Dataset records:
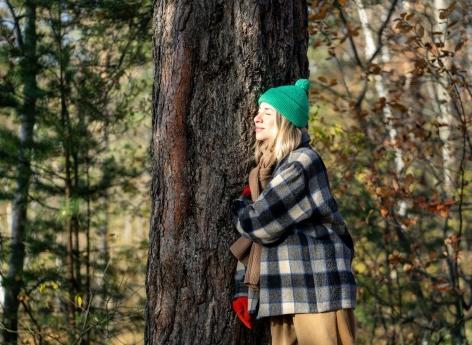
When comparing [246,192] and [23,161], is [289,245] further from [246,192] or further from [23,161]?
[23,161]

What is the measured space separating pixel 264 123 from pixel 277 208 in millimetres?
432

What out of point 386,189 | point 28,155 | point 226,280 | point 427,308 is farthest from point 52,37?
point 427,308

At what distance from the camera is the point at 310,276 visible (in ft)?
10.5

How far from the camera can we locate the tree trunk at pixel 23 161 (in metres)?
6.84

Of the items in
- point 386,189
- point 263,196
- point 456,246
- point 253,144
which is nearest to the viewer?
point 263,196

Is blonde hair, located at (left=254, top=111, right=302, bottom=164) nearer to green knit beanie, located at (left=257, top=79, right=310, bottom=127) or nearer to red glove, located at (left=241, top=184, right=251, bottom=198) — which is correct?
green knit beanie, located at (left=257, top=79, right=310, bottom=127)

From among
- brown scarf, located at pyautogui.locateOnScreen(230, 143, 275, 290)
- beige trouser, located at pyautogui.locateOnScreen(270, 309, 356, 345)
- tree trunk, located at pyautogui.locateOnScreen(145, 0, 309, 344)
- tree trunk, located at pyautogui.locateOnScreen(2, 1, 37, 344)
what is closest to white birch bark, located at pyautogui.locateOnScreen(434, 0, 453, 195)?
tree trunk, located at pyautogui.locateOnScreen(145, 0, 309, 344)

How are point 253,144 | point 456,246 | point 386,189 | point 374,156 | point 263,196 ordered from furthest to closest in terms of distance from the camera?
point 374,156 < point 386,189 < point 456,246 < point 253,144 < point 263,196

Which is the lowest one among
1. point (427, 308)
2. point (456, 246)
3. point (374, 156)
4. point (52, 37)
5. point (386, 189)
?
point (427, 308)

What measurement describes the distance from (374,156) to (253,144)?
5.21 metres

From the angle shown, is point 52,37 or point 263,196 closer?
point 263,196

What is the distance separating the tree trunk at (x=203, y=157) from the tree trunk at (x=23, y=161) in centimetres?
379

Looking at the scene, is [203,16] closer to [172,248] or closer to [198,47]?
[198,47]

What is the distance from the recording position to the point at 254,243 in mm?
3287
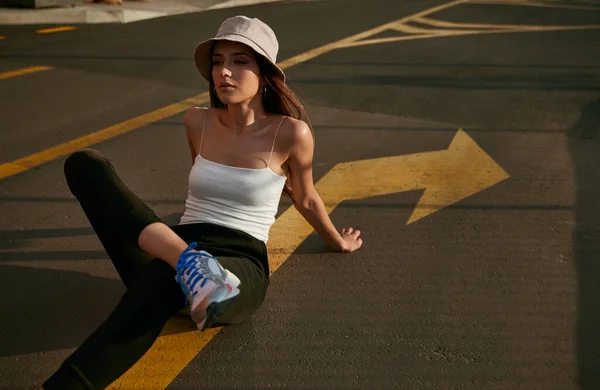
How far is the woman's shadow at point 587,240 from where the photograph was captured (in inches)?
147

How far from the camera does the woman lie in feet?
10.4

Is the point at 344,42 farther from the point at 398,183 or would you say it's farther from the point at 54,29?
the point at 398,183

Brief: Lay out every line of the entries above as a numbered list, with blank lines dropped and the pictures left out.

Exercise result:
1. When comparing [246,192] and [23,161], is [289,245] further from [246,192] or further from [23,161]?
2. [23,161]
3. What is the measured space separating pixel 264 123 from pixel 277 208 in millimetres?
4. 432
5. What out of point 386,189 | point 28,155 | point 226,280 | point 427,308 is farthest from point 52,37?
6. point 427,308
7. At what distance from the camera is the point at 310,276 visible (in ft)?
8. 10.5
9. How far from the camera can we locate the tree trunk at pixel 23 161 (in metres)?
10. 6.84
11. Of the items in
12. - point 386,189
13. - point 263,196
14. - point 456,246
15. - point 253,144
16. which is nearest to the viewer?
17. point 263,196
18. Is blonde hair, located at (left=254, top=111, right=302, bottom=164) nearer to green knit beanie, located at (left=257, top=79, right=310, bottom=127) or nearer to red glove, located at (left=241, top=184, right=251, bottom=198) — which is correct?
19. green knit beanie, located at (left=257, top=79, right=310, bottom=127)
20. From among
21. - brown scarf, located at pyautogui.locateOnScreen(230, 143, 275, 290)
22. - beige trouser, located at pyautogui.locateOnScreen(270, 309, 356, 345)
23. - tree trunk, located at pyautogui.locateOnScreen(145, 0, 309, 344)
24. - tree trunk, located at pyautogui.locateOnScreen(2, 1, 37, 344)
25. what is closest to white birch bark, located at pyautogui.locateOnScreen(434, 0, 453, 195)?
26. tree trunk, located at pyautogui.locateOnScreen(145, 0, 309, 344)
27. How are point 253,144 | point 456,246 | point 386,189 | point 374,156 | point 263,196 ordered from furthest to closest in terms of distance from the camera?
28. point 374,156 < point 386,189 < point 456,246 < point 253,144 < point 263,196
29. Which is the lowest one among
30. 1. point (427, 308)
31. 2. point (456, 246)
32. 3. point (374, 156)
33. 4. point (52, 37)
34. 5. point (386, 189)
35. ?
36. point (427, 308)
37. What measurement describes the distance from (374,156) to (253,144)?
38. 5.21 metres
39. From the angle shown, is point 52,37 or point 263,196 closer?
40. point 263,196
41. What is the distance separating the tree trunk at (x=203, y=157) from the tree trunk at (x=23, y=161) in centimetres?
42. 379
43. Looking at the scene, is [203,16] closer to [172,248] or closer to [198,47]?
44. [198,47]
45. What is the distance from the recording position to the point at 254,243 in mm?
46. 3287
47. How far is the woman's shadow at point 587,240 from where the photograph was captured (in inches)?
48. 147
49. How far from the camera does the woman lie in feet?
50. 10.4
51. Is the point at 344,42 farther from the point at 398,183 or would you say it's farther from the point at 54,29?
52. the point at 398,183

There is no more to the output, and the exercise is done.